SIZE: Genesee points range in length from 45-115 mm; in part, this wide variation is due to resharpening and repointing (e.g. the stubby bladed point illustrated in the bottom right). Widths vary from 25-60 mm, most falling between 30 and 45 mm. Stem widths range from 15-28 mm although most specimens measure between 20 and 25 mm. Maximum thickness ranges from 7-13 mm.

SHAPE: Blade configuration is variable: convex shapes are the most common. Concavo-convex (ogival) blades are found, particularly in the Niagara Peninsula. Stems are straight sided, but some specimens have stems that are somewhat expanding or contracting. Bases are usually slightly concave. Cross-sections are lenticular.

FLAKING: The flaking is usually well executed. The primary retouching, which entirely covers both faces, consists of wide, expanding flake scars. Secondary or marginal retouching is used where it is required to produce an even, sharp edge. The sides of the stem and the base often display slight grinding (or haft wear) but this is rarely as pronounced as it is in many Paleo-Indian and earlier Archaic points.

RAW MATERIAL: Onondaga chert is the most popular material, especially near outcrop sources in the Grand River – Niagara Peninsula area. In the Lake Huron and St. Clair drainages, Kettle Point chert and coarse-grained rocks (particularly greywacke) are commonly used.

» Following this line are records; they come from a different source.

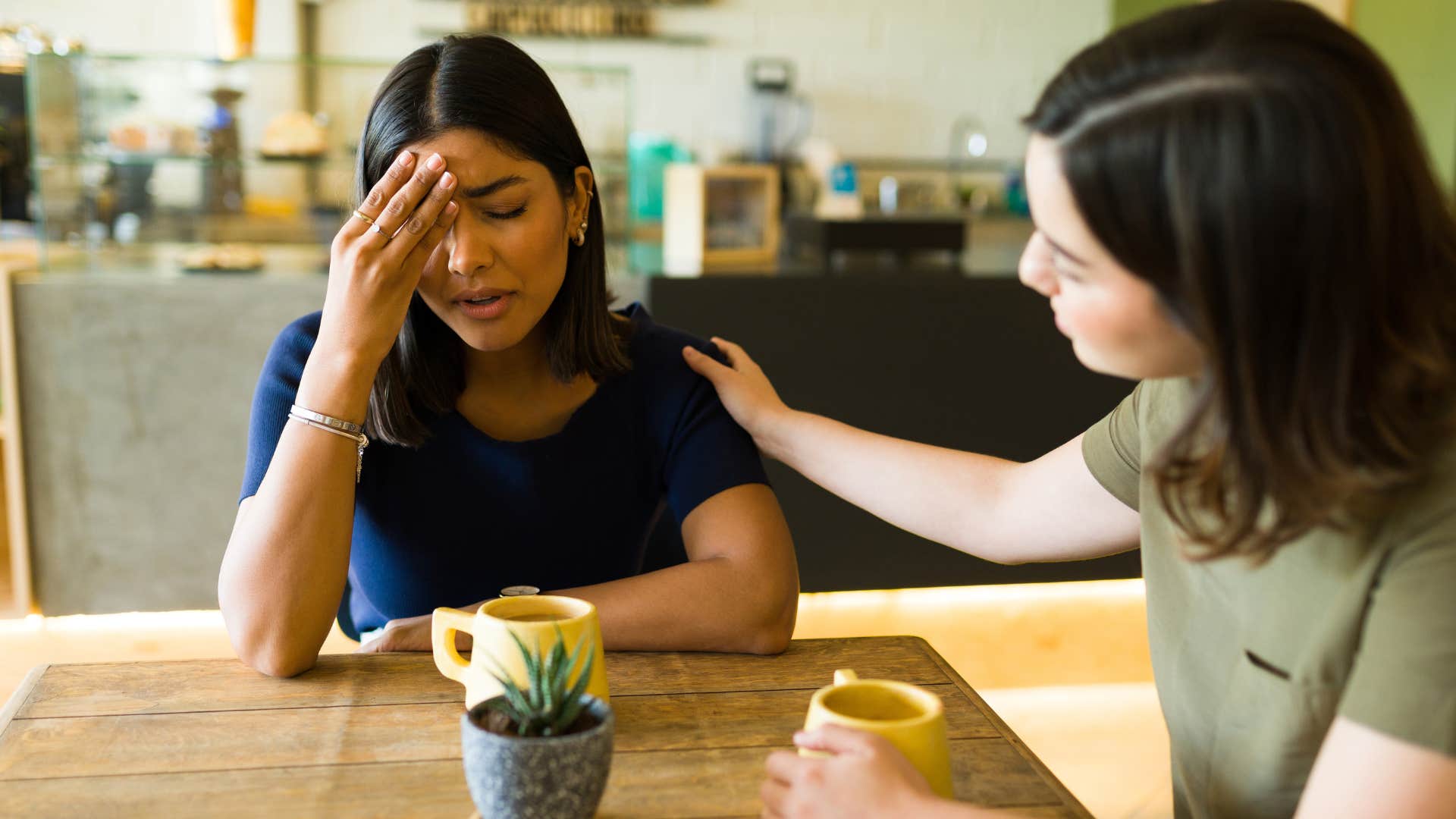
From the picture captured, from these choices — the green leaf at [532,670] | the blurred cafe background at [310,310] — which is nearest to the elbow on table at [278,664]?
the green leaf at [532,670]

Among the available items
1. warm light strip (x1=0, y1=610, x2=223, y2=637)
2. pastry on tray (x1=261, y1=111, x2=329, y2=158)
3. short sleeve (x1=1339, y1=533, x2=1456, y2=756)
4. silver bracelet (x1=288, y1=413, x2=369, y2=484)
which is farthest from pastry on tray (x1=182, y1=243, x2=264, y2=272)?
short sleeve (x1=1339, y1=533, x2=1456, y2=756)

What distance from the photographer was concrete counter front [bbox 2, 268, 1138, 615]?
2.55m

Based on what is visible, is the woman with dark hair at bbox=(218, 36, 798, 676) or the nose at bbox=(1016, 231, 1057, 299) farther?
the woman with dark hair at bbox=(218, 36, 798, 676)

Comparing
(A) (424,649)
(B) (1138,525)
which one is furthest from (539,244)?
(B) (1138,525)

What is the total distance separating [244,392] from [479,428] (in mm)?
1478

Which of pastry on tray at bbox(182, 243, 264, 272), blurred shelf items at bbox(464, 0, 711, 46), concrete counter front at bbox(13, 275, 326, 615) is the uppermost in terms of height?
blurred shelf items at bbox(464, 0, 711, 46)

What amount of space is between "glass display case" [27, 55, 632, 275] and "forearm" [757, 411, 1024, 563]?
127cm

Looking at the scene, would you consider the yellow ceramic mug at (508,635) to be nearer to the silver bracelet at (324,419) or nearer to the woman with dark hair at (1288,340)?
the woman with dark hair at (1288,340)

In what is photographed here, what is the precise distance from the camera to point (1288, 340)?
2.29 feet

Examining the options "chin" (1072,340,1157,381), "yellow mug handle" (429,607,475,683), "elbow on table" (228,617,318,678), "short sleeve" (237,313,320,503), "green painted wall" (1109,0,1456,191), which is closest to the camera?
"chin" (1072,340,1157,381)

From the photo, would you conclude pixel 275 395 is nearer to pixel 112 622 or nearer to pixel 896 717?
pixel 896 717

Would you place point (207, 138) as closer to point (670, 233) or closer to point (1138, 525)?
point (670, 233)

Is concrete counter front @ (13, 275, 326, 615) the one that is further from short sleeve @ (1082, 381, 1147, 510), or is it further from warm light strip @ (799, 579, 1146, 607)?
short sleeve @ (1082, 381, 1147, 510)

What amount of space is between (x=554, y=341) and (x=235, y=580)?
1.45ft
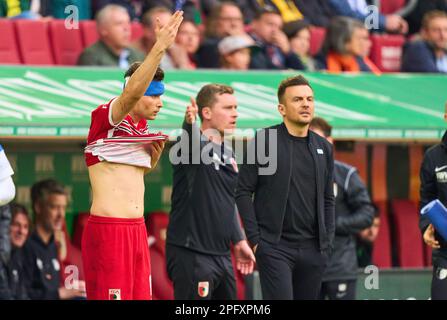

DISTRIBUTION: In south-western Ontario, most Genesees are found in the Carolinian biotic province.

AGE AND CULTURAL AFFILIATIONS:┬áLate Archaic. The Ontario Genesee points probably date to sometime between 1900 and 1400 B.C. The one available carbon date for south-western Ontario is 1830 B.C. (from the Ausable River). Similar stemmed, broad-bladed points (sometimes called “broadpoints” or “broadspears”) are found widely over the Eastern U.S. during the second millenium B.C.

REMARKS: Many of the points were produced from a distinctive five-sided or pentagonal preform. The specimens made from greywacke and similar “rough’ rocks are usually called “Satchell” points by archaeologists working in Michigan.